Transgenic plants with obvious phenotype are selected for observation, and the result is shown in figure 5. The whole life cycle of the transgenic arabidopsis plant is accelerated compared with the wild type, when the transgenic arabidopsis plant is transplanted into soil and grows for 18 days, the whole growth speed is obviously higher than that of the wild type, and the average leaf area and the average petiole length are both superior to those of the wild type; when the transgenic arabidopsis is transplanted into soil on the 30 th day, scape of the transgenic arabidopsis is obviously higher than wild type, and the amount of flowers and fruits is larger; on day 45 of soil transfer, the transgenic Arabidopsis fruits are dehiscent and mature, while the wild type fruits are still tender.

This example will turn to cymbidium35S:MIR159aArabidopsis plants were screened, cultured and T3 homozygous plants were obtained for phenotypic observation and analysis. As can be seen from the results, overexpression35S:MIR159aThe arabidopsis T3 generation homozygous plant has the phenotype of shortening the juvenile period, advancing the flowering phase, advancing the fruit ripening and the like for accelerating the life cycle.

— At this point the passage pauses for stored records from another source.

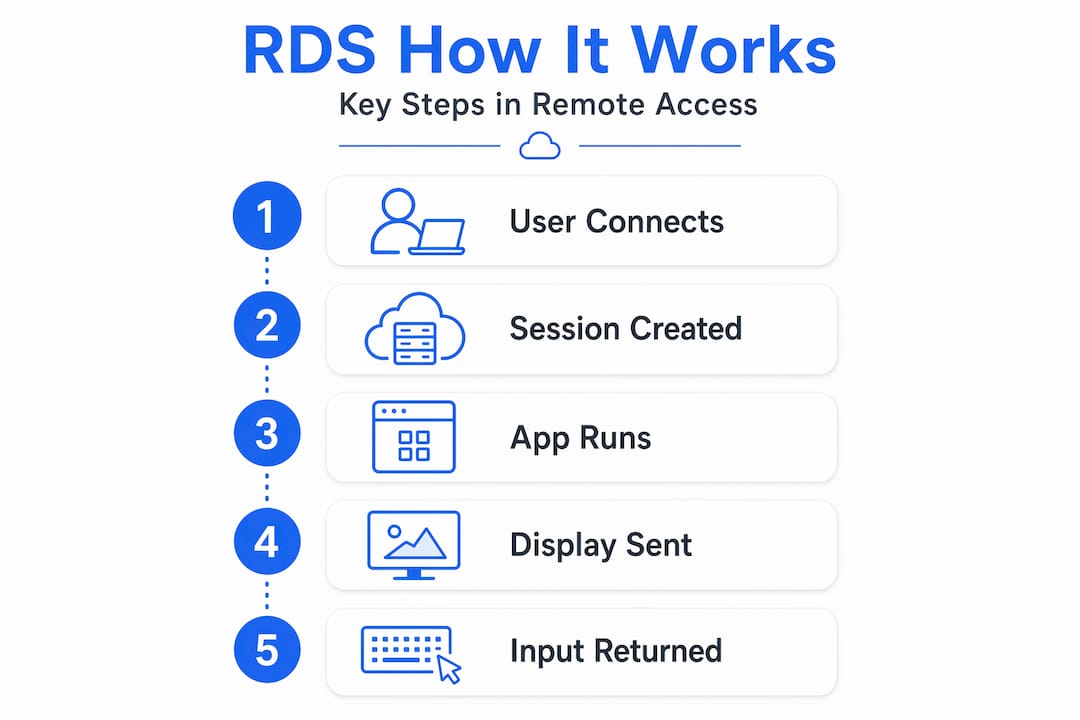 RDS How It Works

Key Steps in Remote Access

1 User Connects

2 Session Created

3 App Runs

4 Display Sent

5 Input Returned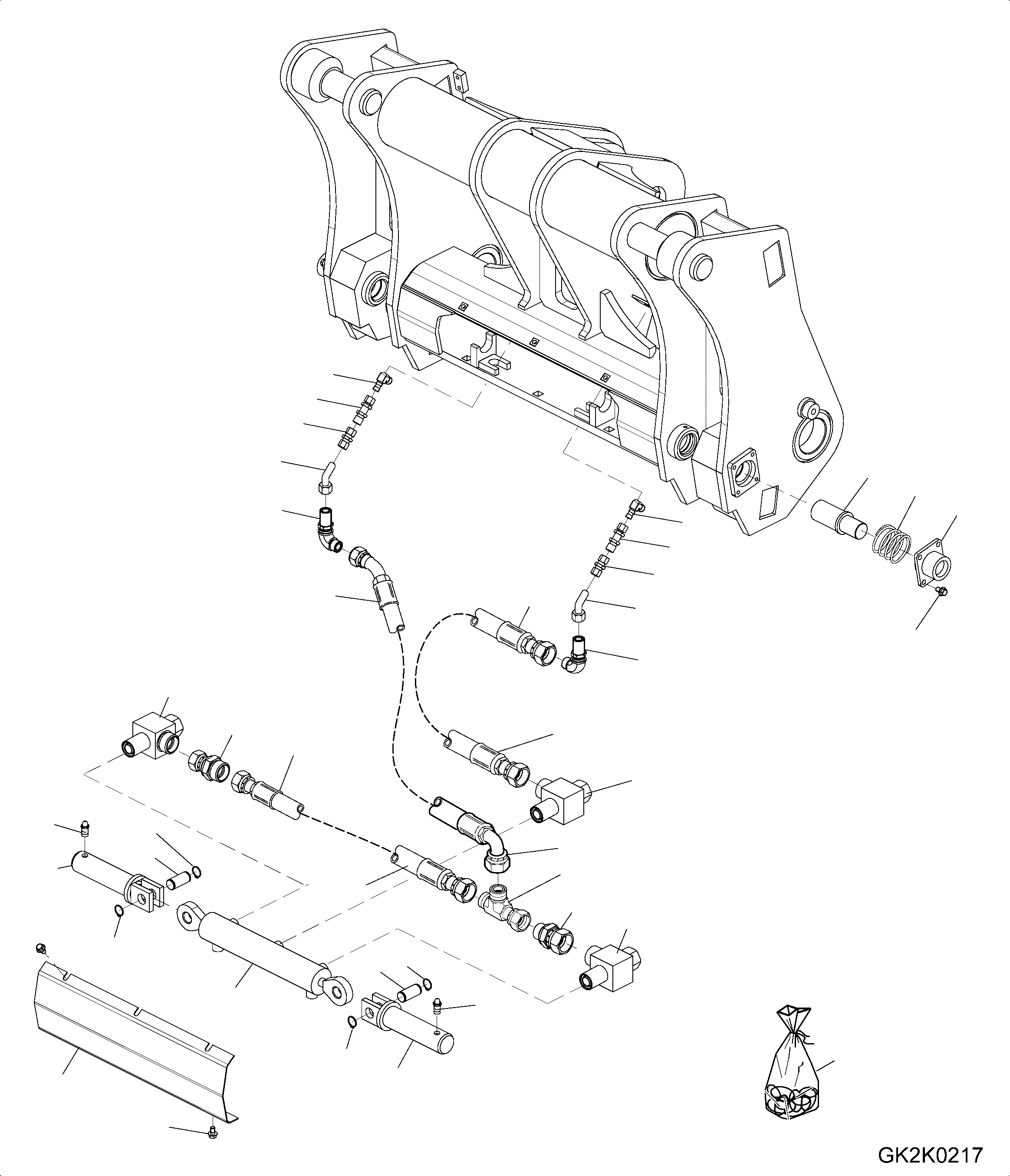 GK2K0217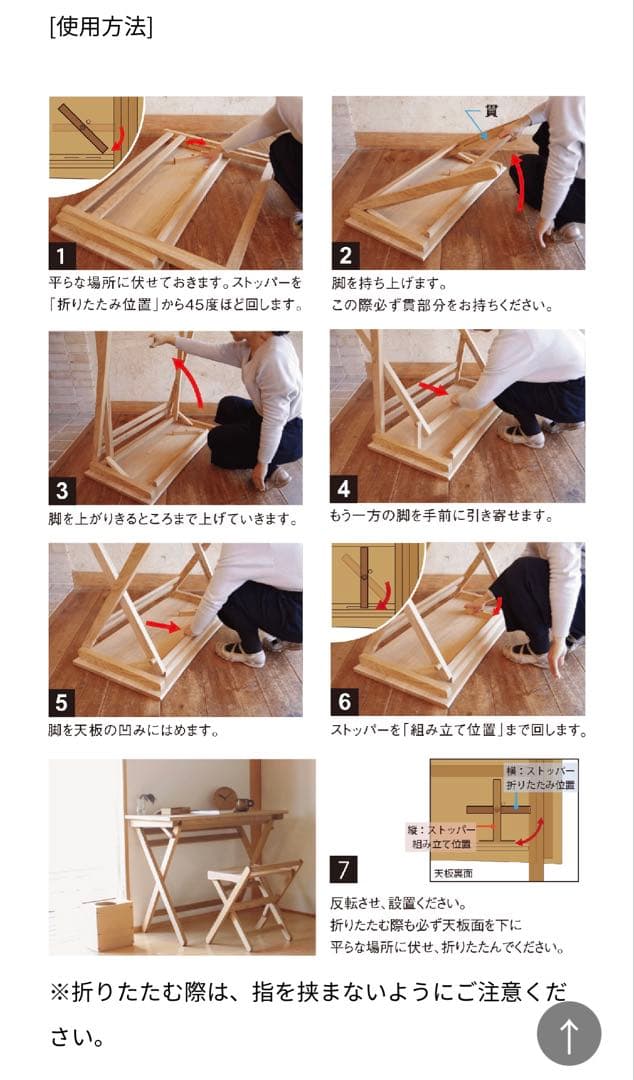 [使用方法]

1
平らな場所に伏せておきます。ストッパーを「折りたたみ位置」から45度ほど回します。

貫
2
脚を持ち上げます。
この際必ず貫部分をお持ちください。

3
脚を上がりきるところまで上げていきます。

4
もう一方の脚を手前に引き寄せます。

5
脚を天板の凹みにはめます。

6
ストッパーを「組み立て位置」まで回します。

横：ストッパー
折りたたみ位置
縦：ストッパー
組み立て位置
天板裏面
7
反転させ、設置ください。
折りたたむ際も必ず天板面を下に
平らな場所に伏せ、折りたたんでください。

※折りたたむ際は、指を挟まないようにご注意ください。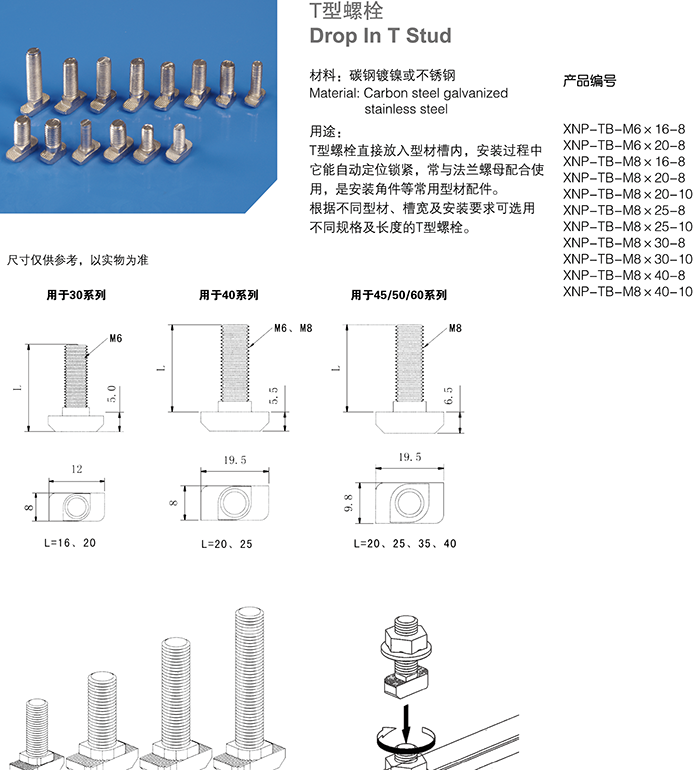 T型螺栓
Drop In T Stud

材料：碳钢镀镍或不锈钢
Material: Carbon steel galvanized
stainless steel

用途：
T型螺栓直接放入型材槽内，安装过程中它能自动定位锁紧，常与法兰螺母配合使用，是安装角件等常用型材配件。
根据不同型材、槽宽及安装要求可选用不同规格及长度的T型螺栓。

产品编号

XNP-TB-M6×16-8
XNP-TB-M6×20-8
XNP-TB-M8×16-8
XNP-TB-M8×20-8
XNP-TB-M8×20-10
XNP-TB-M8×25-8
XNP-TB-M8×25-10
XNP-TB-M8×30-8
XNP-TB-M8×30-10
XNP-TB-M8×40-8
XNP-TB-M8×40-10

尺寸仅供参考，以实物为准

用于30系列
M6
L
5.0
12
8
L=16、20

用于40系列
M6、M8
L
5.5
19.5
8
L=20、25

用于45/50/60系列
M8
L
6.5
19.5
9.8
L=20、25、35、40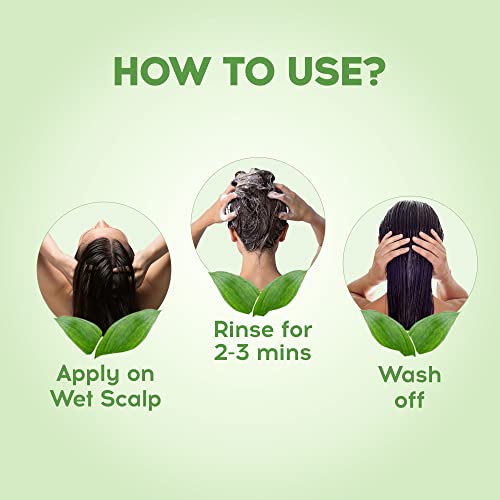 HOW TO USE?

Apply on Wet Scalp

Rinse for 2-3 mins

Wash off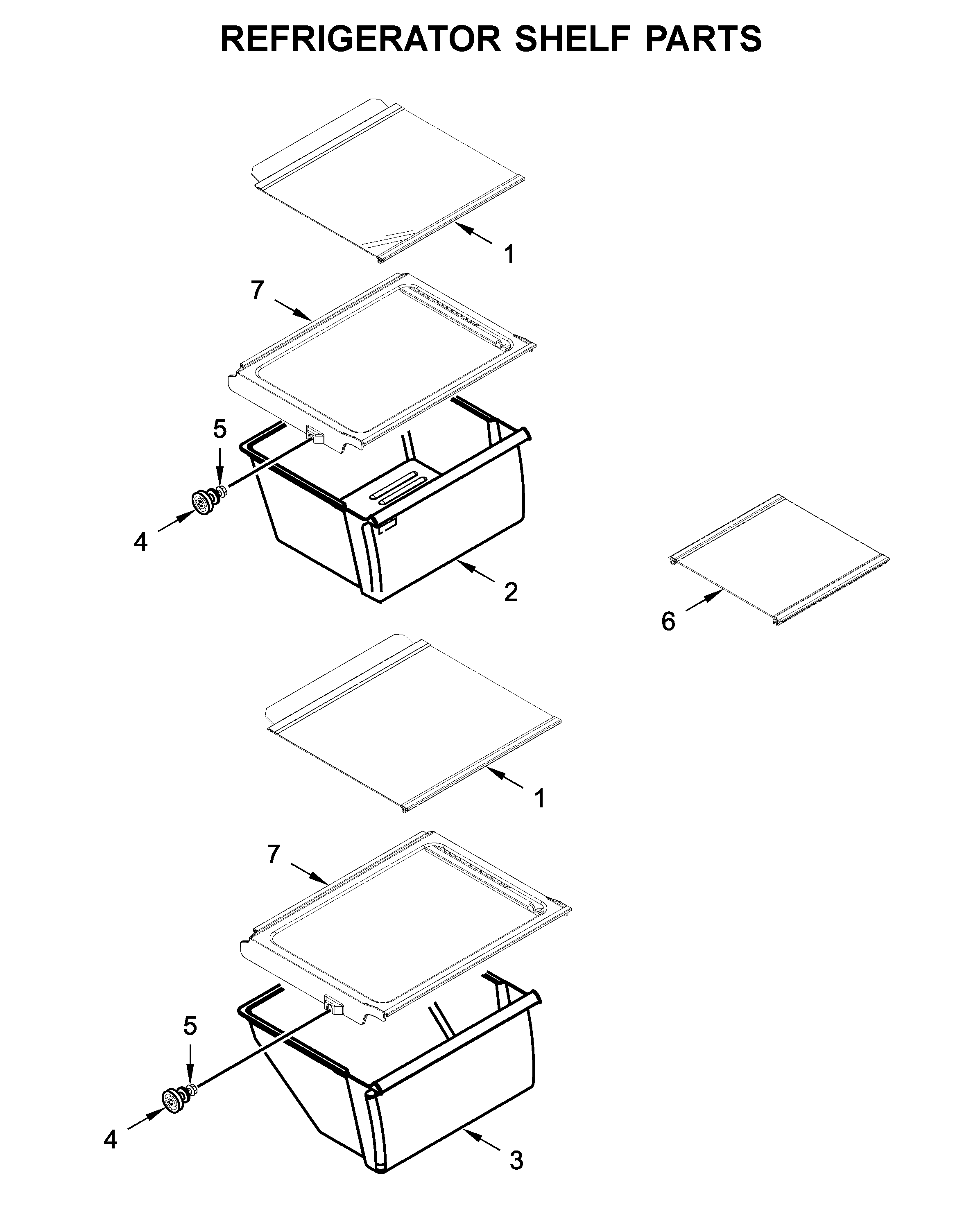 REFRIGERATOR SHELF PARTS

1

7

5

4

2

6

1

7

5

4

3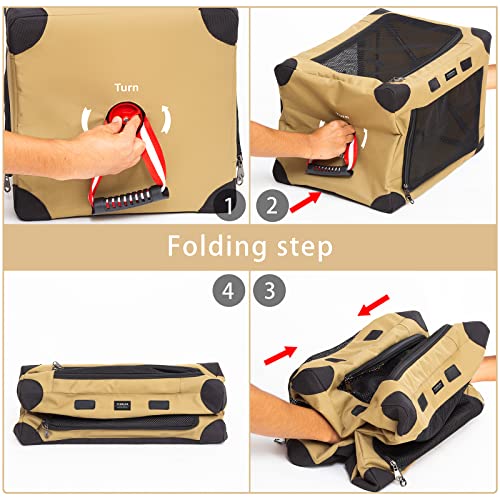 Turn

1

2

Folding step

4

3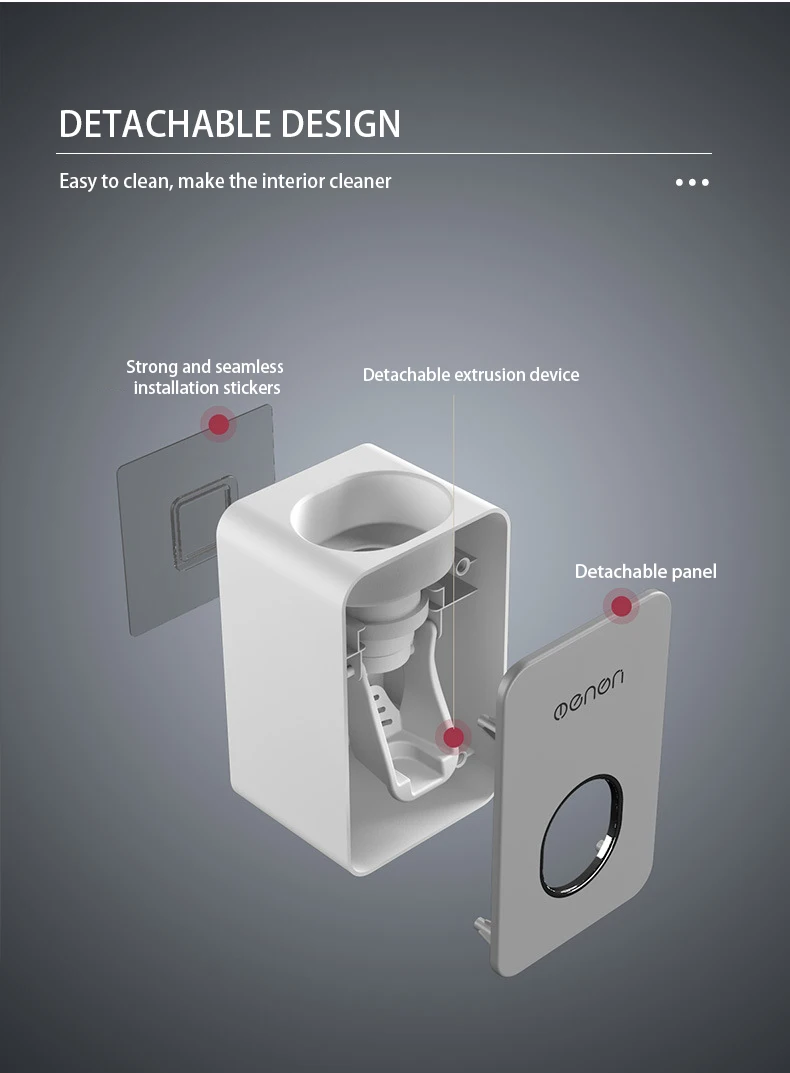 DETACHABLE DESIGN

Easy to clean, make the interior cleaner

Strong and seamless installation stickers

Detachable extrusion device

Detachable panel

oenon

<110> Nanjing university of forestry

Application of <120> cymbidium miR159a in accelerating plant life cycle

<160>14

<170>SIPOSequenceListing 1.0

<210>1

<211>21

<212>RNA

<213> Cymbidium goeringii)

<400>1

uuuggauuga agggagcucc a 21

<210>2

<211>21

<212>DNA

<213> Cymbidium goeringii)

<400>2

tttggattga agggagctcc a 21

<210>3

<211>202

<212>RNA

<213> Artificial sequence (artiartiartifical sequence)

<400>3

uagagcuccc ugacauccag aagaaggucu gagggguuga uauagcugcu ggguuaugaa 60

uuccacaauu cuauuucauu aaaaucaugc aacucaauga cagagaggac aauaagugau 120

aaguugggau agacuugugg guuccaugac uaaggagcua auggcagcuc ucaagggcuu 180

guuuggauug aagggagcuc ca 202

<210>4

<211>202

<212>DNA

<213> Artificial sequence (artiartiartifical sequence)

<400>4

tagagctccc tgacatccag aagaaggtct gaggggttga tatagctgct gggttatgaa 60

ttccacaatt ctatttcatt aaaatcatgc aactcaatga cagagaggac aataagtgat 120

aagttgggat agacttgtgg gttccatgac taaggagcta atggcagctc tcaagggctt 180

gtttggattg aagggagctc ca 202

<210>5

<211>19

<212>DNA

<213> Artificial sequence (artiartiartifical sequence)

<400>5

cgcgtttgga ttgaaggga 19

<210>6

<211>20

<212>DNA

<213> Artificial sequence (artiartiartifical sequence)

<400>6

agtgcagggt ccgaggtatt 20

<210>7

<211>18

<212>DNA

<213> Artificial sequence (artiartiartifical sequence)

<400>7

ggtcctattg tgttggct 18

<210>8

<211>18

<212>DNA

<213> Artificial sequence (artiartiartifical sequence)

<400>8

tcgcagtggt tcgtcttt 18

<210>9

<211>44

<212>DNA

<213> Artificial sequence (artiartiartifical sequence)

<400>9

gagaacacgg gggactctag atagagctcc ctgacatcca gaag 44

<210>10

<211>41

<212>DNA

<213> Artificial sequence (artiartiartifical sequence)

<400>10

ataagggact gaccacccgg gtggagctcc cttcaatcca a 41

<210>11

<211>20

<212>DNA

<213> Artificial sequence (artiartiartifical sequence)

<400>11

gatagtggaa aaggaaggtg 20

<210>12

<211>41

<212>DNA

<213> Artificial sequence (artiartiartifical sequence)

<400>12

ataagggact gaccacccgg gtggagctcc cttcaatcca a 41

<210>13

<211>21

<212>DNA

<213> Artificial sequence (artiartiartifical sequence)

<400>13

ggtgctaaga agaggaagaa t 21

<210>14

<211>21

<212>DNA

<213> Artificial sequence (artiartiartifical sequence)

<400>14

ctccttcttt ctggtaaacg t 21

Claims

1. Chinese cymbidiummiR159aThe application in accelerating the life cycle of arabidopsis thaliana Columbia is shown in SEQ ID NO.1 or SEQ ID NO. 2; will contain the cymbidium goeringiimiR159aPrecursor of (2)The gene is connected to a vector, is transformed into wild arabidopsis thaliana 'Columbia' through agrobacterium-mediated transformation, and is screened and cultured to obtain a transgenic plant; the cymbidium goeringiimiR159aThe nucleotide sequence of the precursor gene is shown in SEQ ID NO.3 or SEQ ID NO. 4.